Geben Sie aus dem Leitsatz zu § 2 Abs. 2 VVG die Passage von „Der Versicherungsnehmer, der“ bis einschließlich „(Leitsatz der Schriftleitung)“ wortgetreu wieder.

EXTRAHIERTER TEXT:
* * *
VVG § 2 Abs. 2

Leitsatz

Der Versicherungsnehmer, der seine Vertragserklärung nach Eintritt des ihm bekannten Eintritts des Versicherungsfalls abgibt, genießt keine Deckung, wenn der zuständige Sachbearbeiter des Versicherers bei deren Eingang keine Kenntnis vom Versicherungsfall hatte, auch wenn eine Schadenmeldung über eine Hotline erfolgt war.

(Leitsatz der Schriftleitung)
* * *
ERFASSTE DATEN:

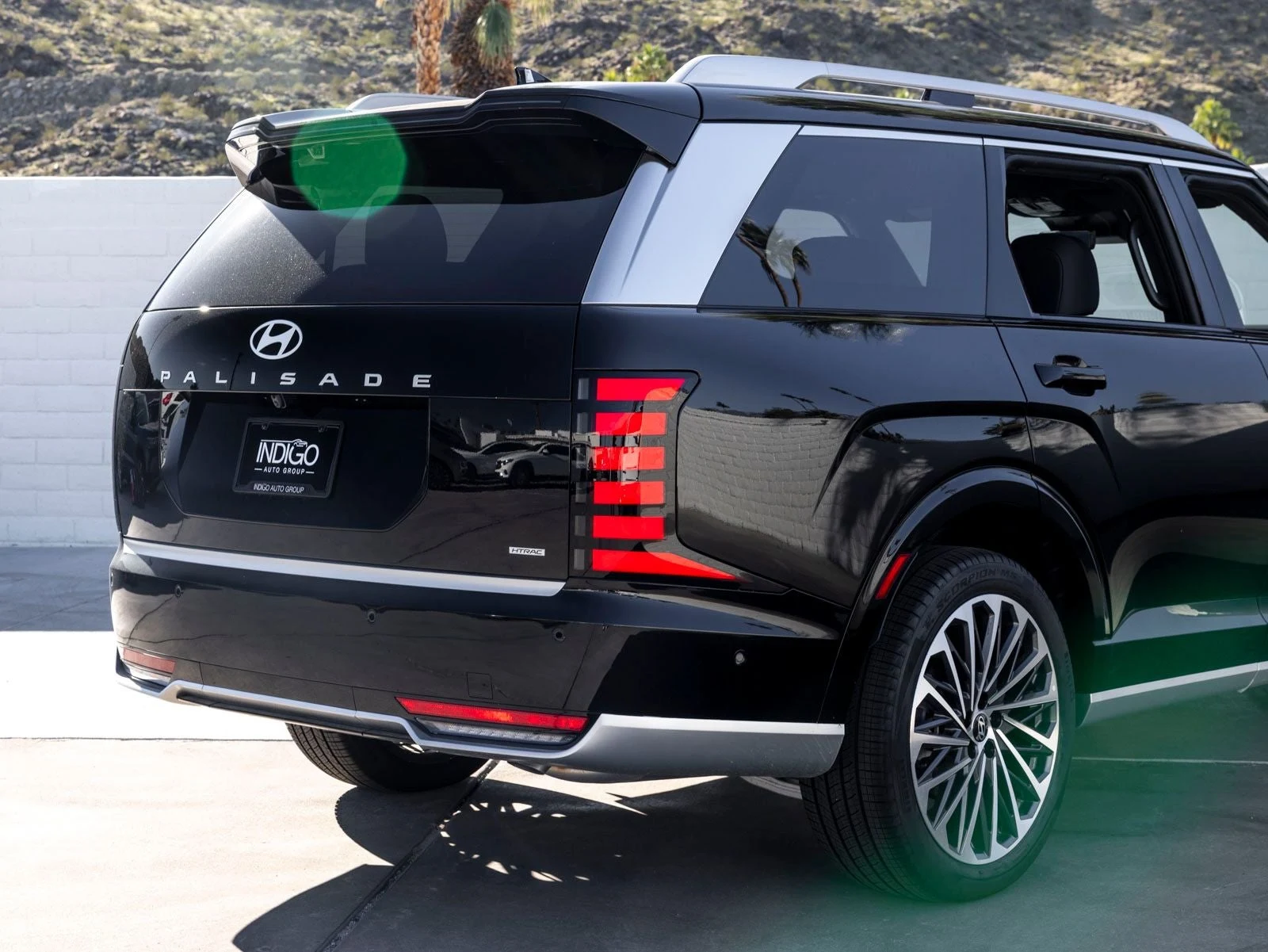 2026 Hyundai Palisade Calligraphy (LX3), 10/20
* * *
ENDGÜLTIGE ANTWORT:
Der Versicherungsnehmer, der seine Vertragserklärung nach Eintritt des ihm bekannten Eintritts des Versicherungsfalls abgibt, genießt keine Deckung, wenn der zuständige Sachbearbeiter des Versicherers bei deren Eingang keine Kenntnis vom Versicherungsfall hatte, auch wenn eine Schadenmeldung über eine Hotline erfolgt war.

(Leitsatz der Schriftleitung)